It seemed like a Hollywood movie script, only it was very much real life for Purdue infielder Logan Poisall.
The former Clovis High and Fresno City College standout learned from his mother, Jan, that his father, Jack, had died Feb. 16.
If personal tragedy wasn’t enough, an eligibility issue forced Poisall to stay in West Lafayette, Ind., while his team made the trip to Texas for a weekend series.
Poisall overcame it all to make major noise in a Boilermakers debut that was only slightly delayed. Quickly cleared by the NCAA, he followed the team to San Marcos, Texas, the next day, arriving in the middle of a game.
Called on in the eighth inning as a pinch-hitter, the junior doubled in his first at-bat. In Game 2 of the series, he started and belted an opposite-field homer in the first – the last of three Boilermakers homers in the inning – in an eventual 12-8 Purdue victory.
The moment, he said, was a magical mix of euphoria, triumph and acceptance.
When I did that I knew that was him.
Former Clovis High/Fresno City College standout Logan Poisall on feeling his late father’s presence after hitting an opposite field home run, two days after Jack Poisall died
“When I did that, I knew that was him,” said Poisall, who out of high school redshirted at Fresno State in 2014 before playing two seasons at Fresno City. “I never hit an opposite-field home run in my life.
“Watching the ball carrying and carrying, it was crazy and a neat experience. It was like a movie, like something magically happening.”
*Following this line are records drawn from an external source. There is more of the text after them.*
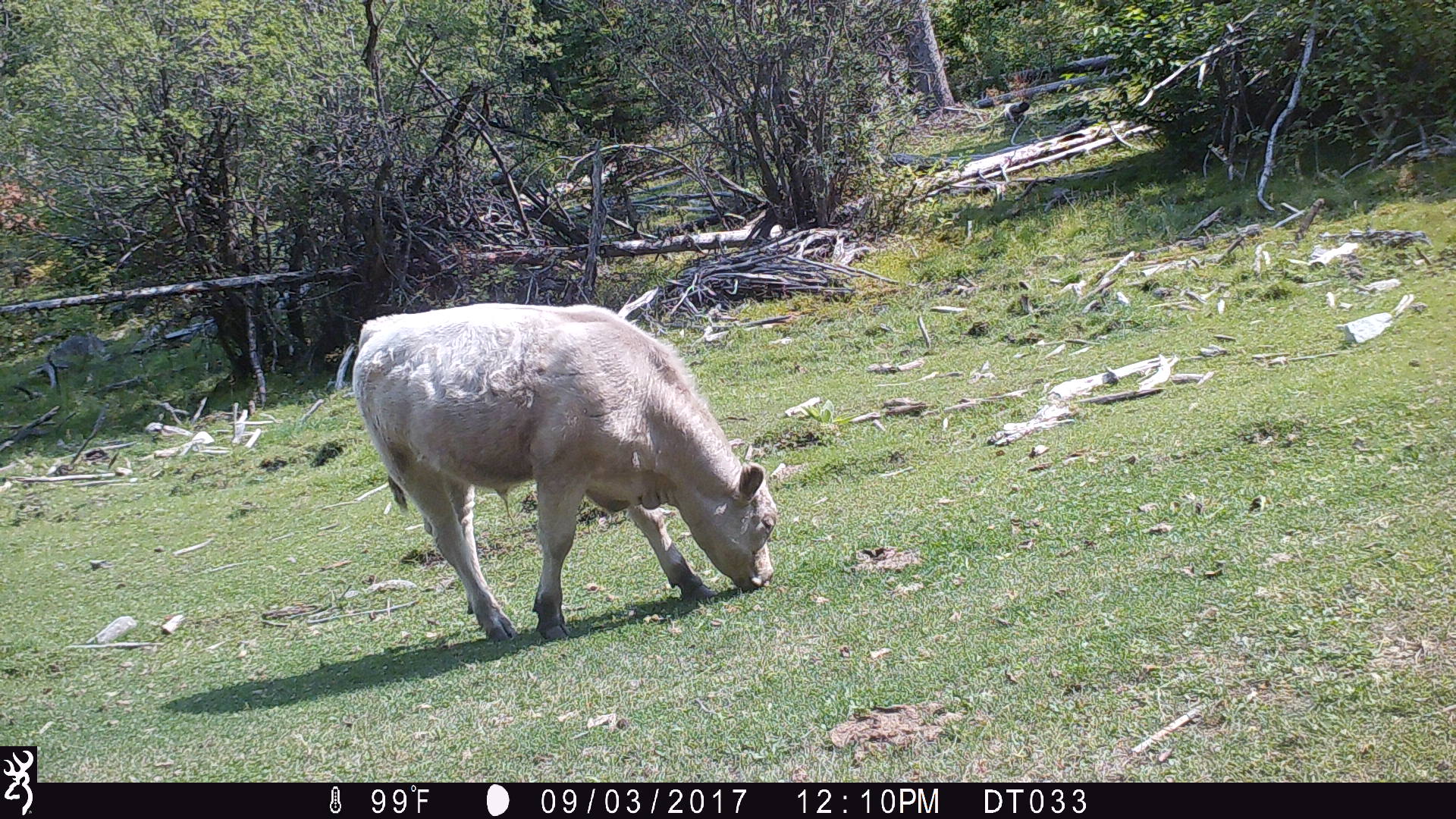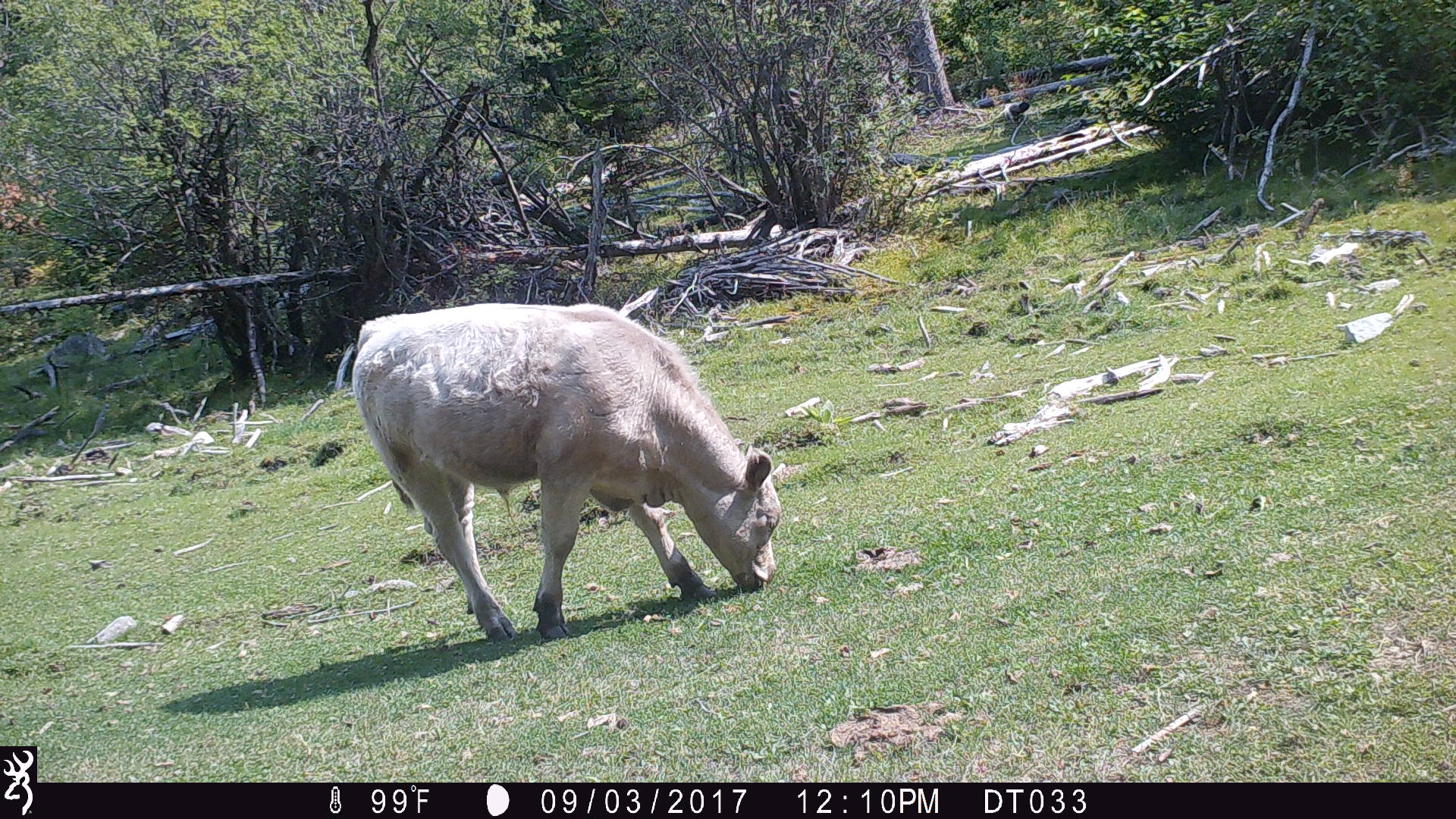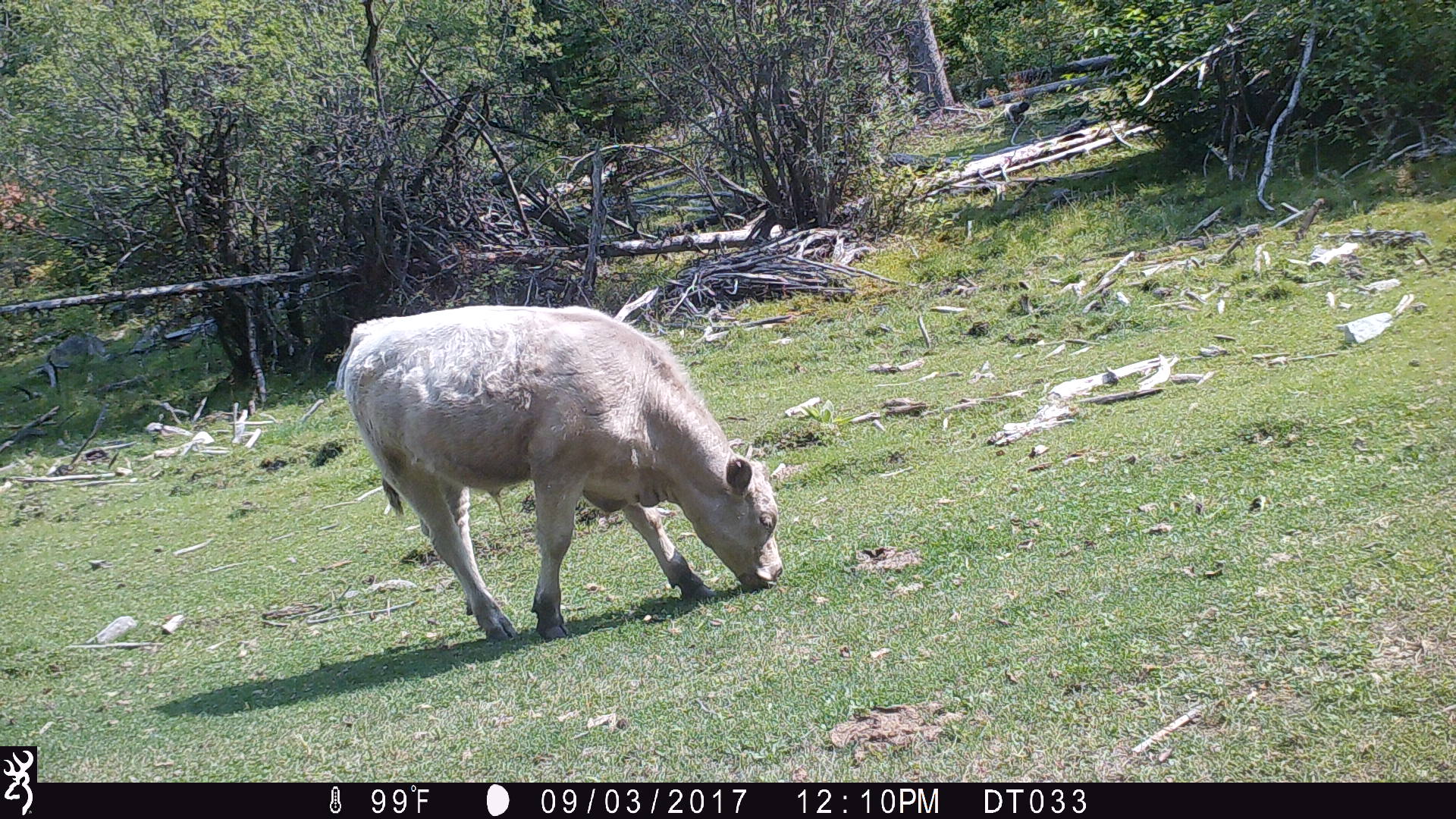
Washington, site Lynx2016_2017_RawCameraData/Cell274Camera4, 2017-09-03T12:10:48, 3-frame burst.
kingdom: Animalia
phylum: Chordata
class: Mammalia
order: Artiodactyla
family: Bovidae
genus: Bos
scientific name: Bos taurus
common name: domestic cattle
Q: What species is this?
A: Domestic cattle (Bos taurus).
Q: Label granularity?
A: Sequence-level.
Jack Poisall, 60, died from renal and liver cancer. He had been sick since Logan was a senior at Clovis.
Poisall said he received a call from his father earlier in the week. Dad told him he “was tired of fighting.” Logan asked him to try to hang on a little longer: “You have to wait until I get there … we play in California in less than a month.”
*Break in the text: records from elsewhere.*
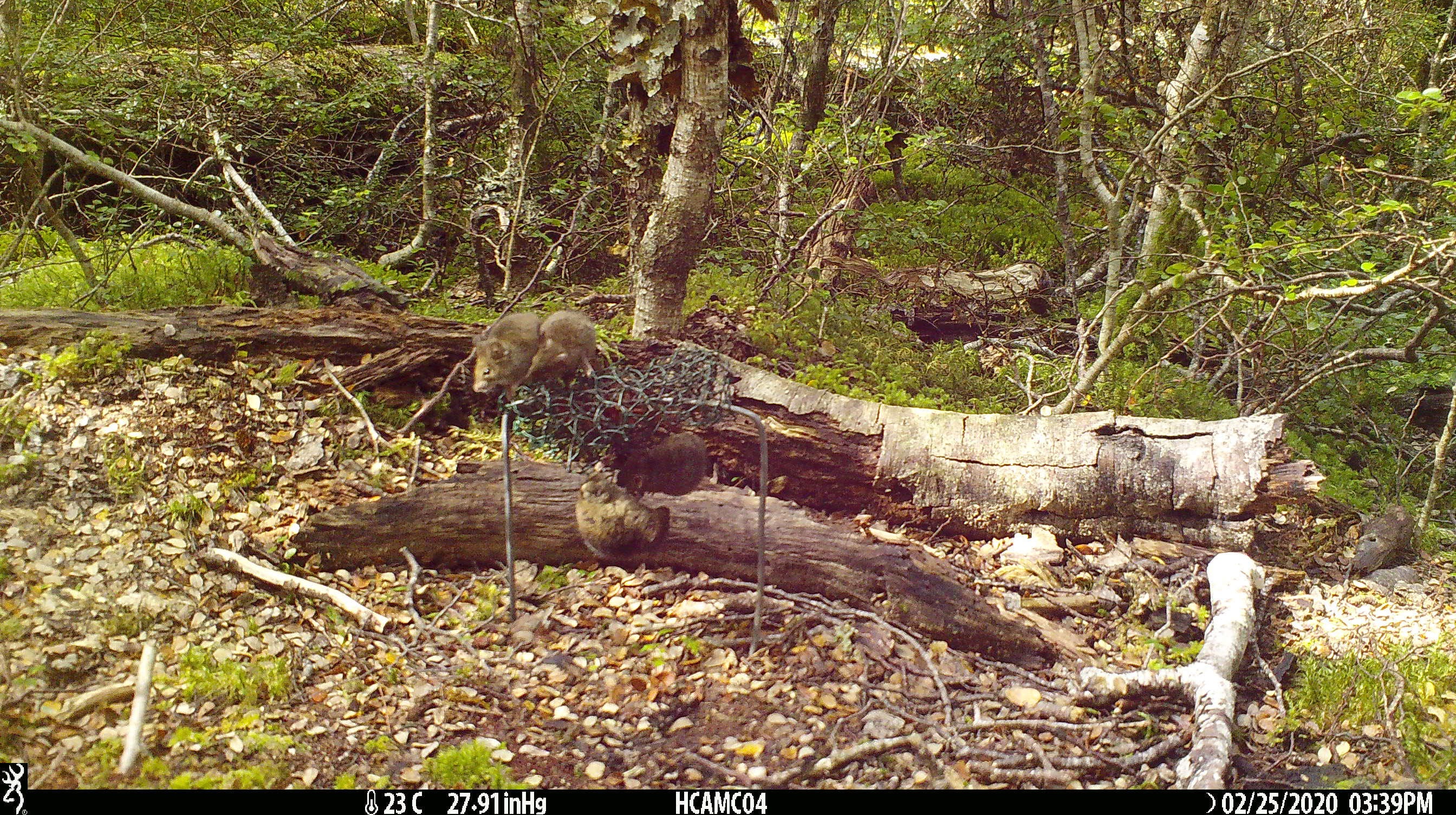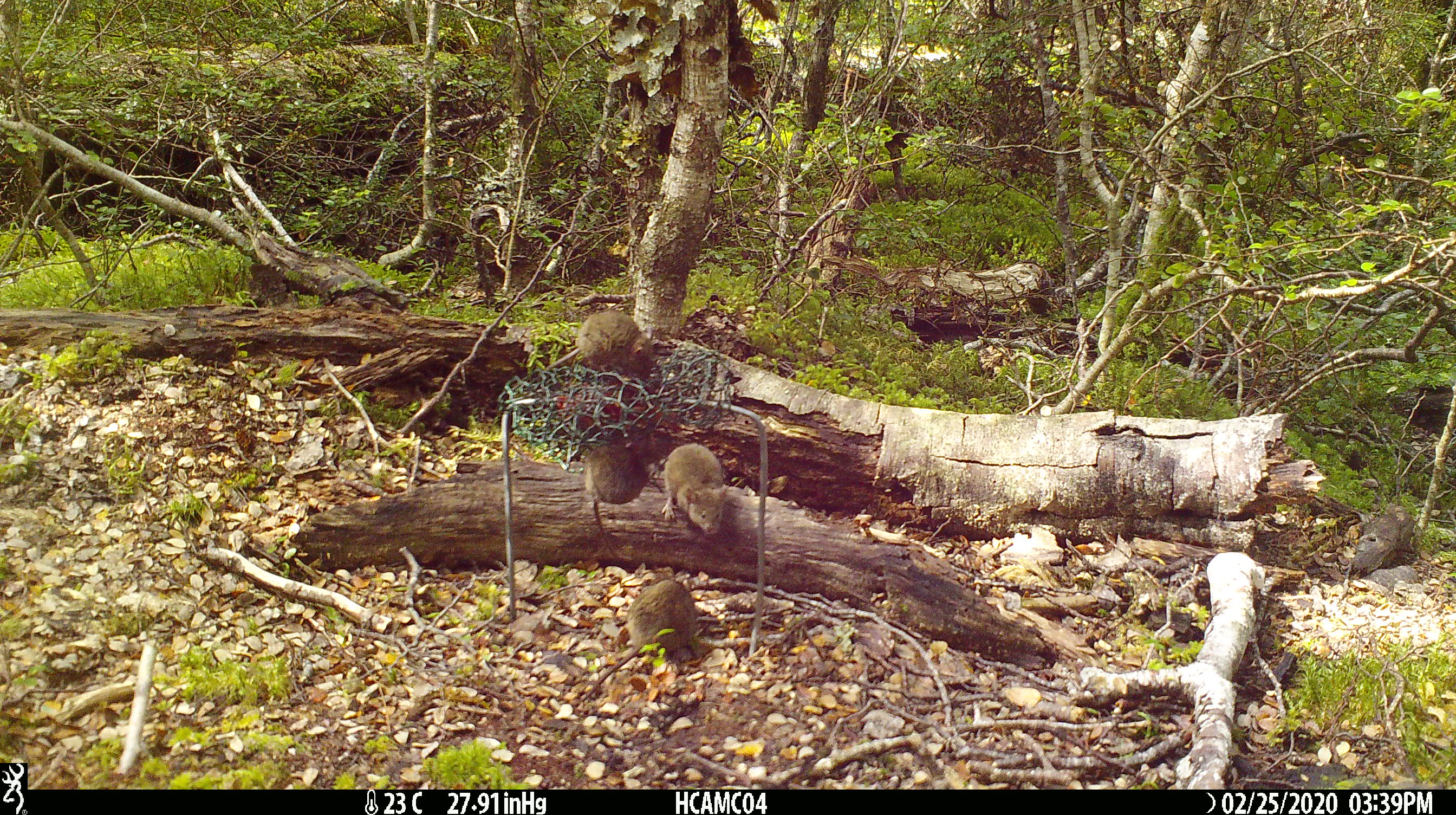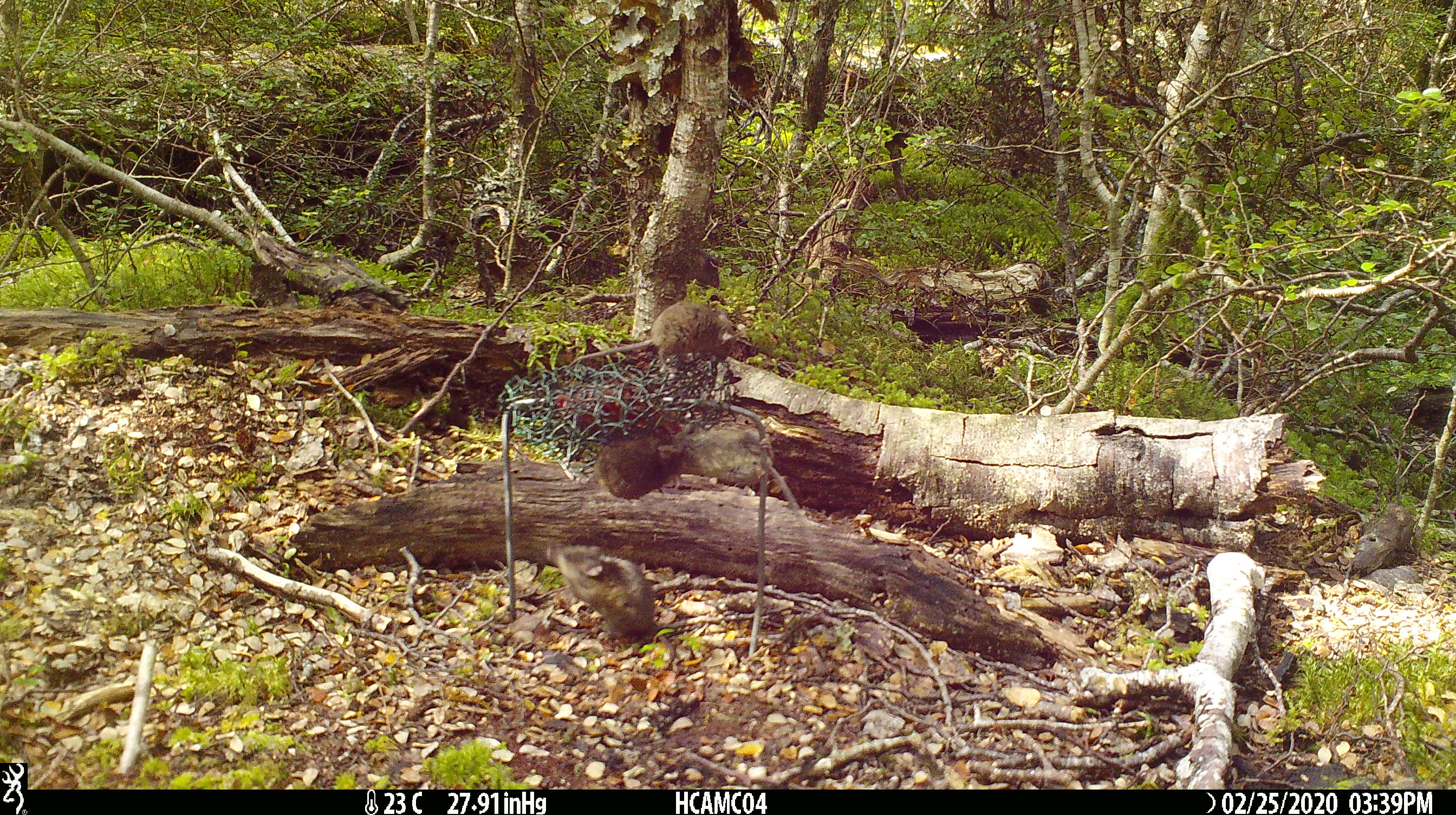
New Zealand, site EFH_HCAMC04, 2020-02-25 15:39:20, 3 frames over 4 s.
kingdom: Animalia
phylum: Chordata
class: Mammalia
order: Rodentia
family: Muridae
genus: Mus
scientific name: Mus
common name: mouse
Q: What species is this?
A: Mouse (Mus).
Purdue has games scheduled at Cal State Northridge and Santa Clara in mid-March.
Poisall has known for a while that his father’s liver and kidneys were failing, but he had bounced back several times, dramatically so on one occasion.
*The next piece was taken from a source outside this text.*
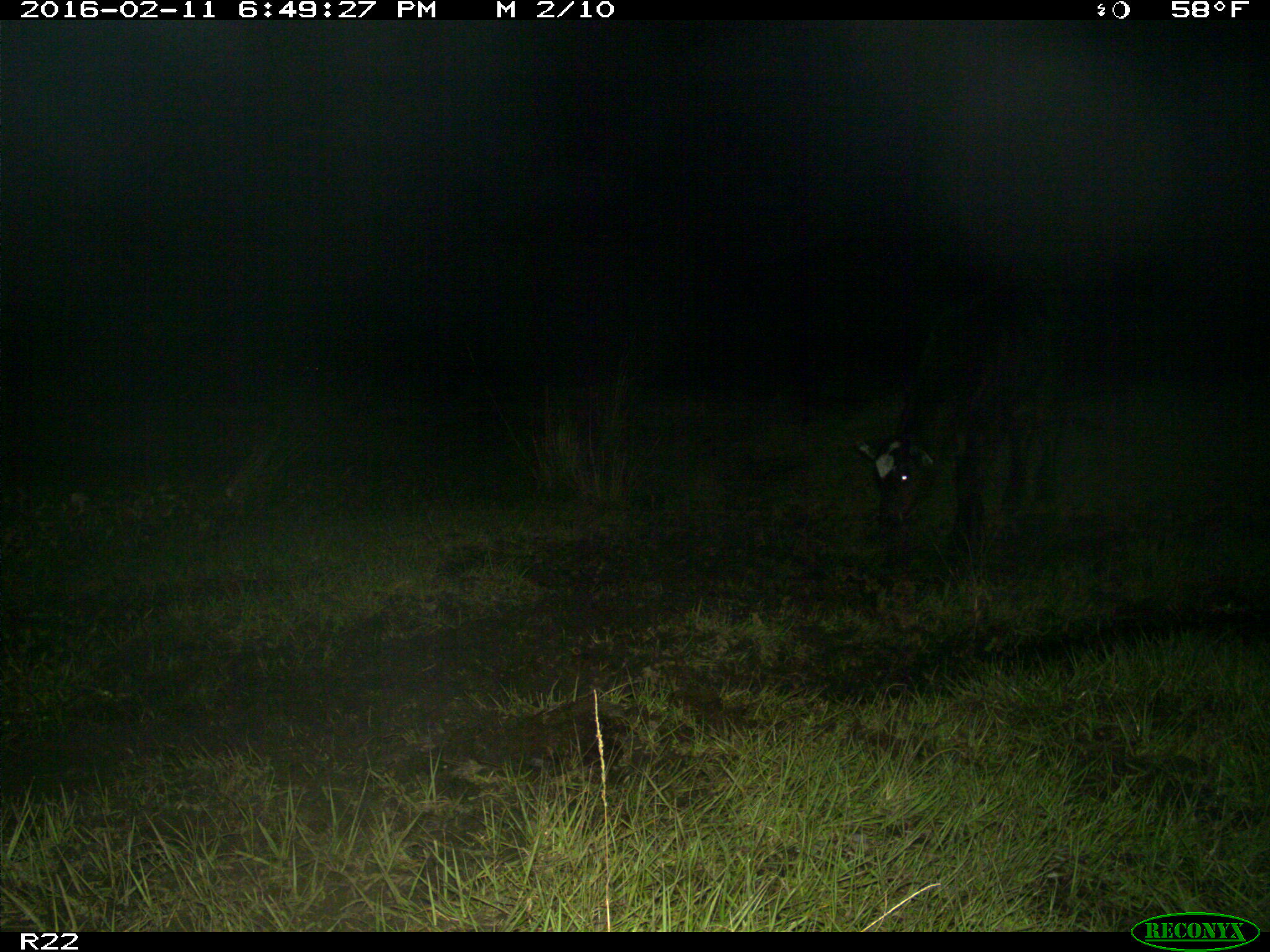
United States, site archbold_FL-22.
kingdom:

“He had five strokes in my senior year,” Poisall said. “But the five strokes came in a two-week span. He was in intensive care for 3 1/2 weeks and on life support most of the time.”
Doctors, the son recalled, feared the elder Poisall would slip into a vegetative state. The family maintained life support and he made what Logan called a “miraculous recovery.”
Even in poor health, Jack Poisall still attended Logan’s games at Clovis and Fresno City. With the Rams, Poisall was named Co-Central Valley Conference Player of the Year last season.
My mom was at every game and yells like crazy. (Dad) was a guy that would sit back and watch the game.
Logan Poisall on his father, Jack, who died Feb. 16, a day before the son’s debut for the Purdue baseball team
This past fall brought another scare, with Jack Poisall in and out of the hospital. The fear was he wouldn’t make it past Thanksgiving.
“I got a call in one of my classes and my mom told me, ‘You know when coach told you can go home when you needed to?’ ” Poisall recalled. “She said, ‘It’s probably a good time to come home now.’ ”
Poisall made the 2,227-mile trip home.
“He recovered when I came back,” Poisall said. “He was still pretty sick. It’s been tough on him and we knew his time was coming up quick.”
Poisall returned to Fresno for a private family service Feb. 22. He stopped by a Fresno City practice, where he was greeted with hugs.
“I asked Logan how he was doing,” Rams coach Ron Scott said. “He said, ‘Coach, my dad is in a better place and he taught me how to be a man.’ ”
The kid has been through a lot. We always say baseball is a game and we’re lucky to play it, but there are bigger things in life.
Purdue redshirt sophomore reliever Mike Kornacker, to the Lafayette (Indiana) Journal & Courier, on the travails of teammate Logan Poisall
Poisall returned to Indiana, shared his story with media there and also appeared on MLB Network’s Hot Stove on Feb. 24.
“I got to tell a story about a man who not only impacted my life,” Poisall said, “but other people’s lives.”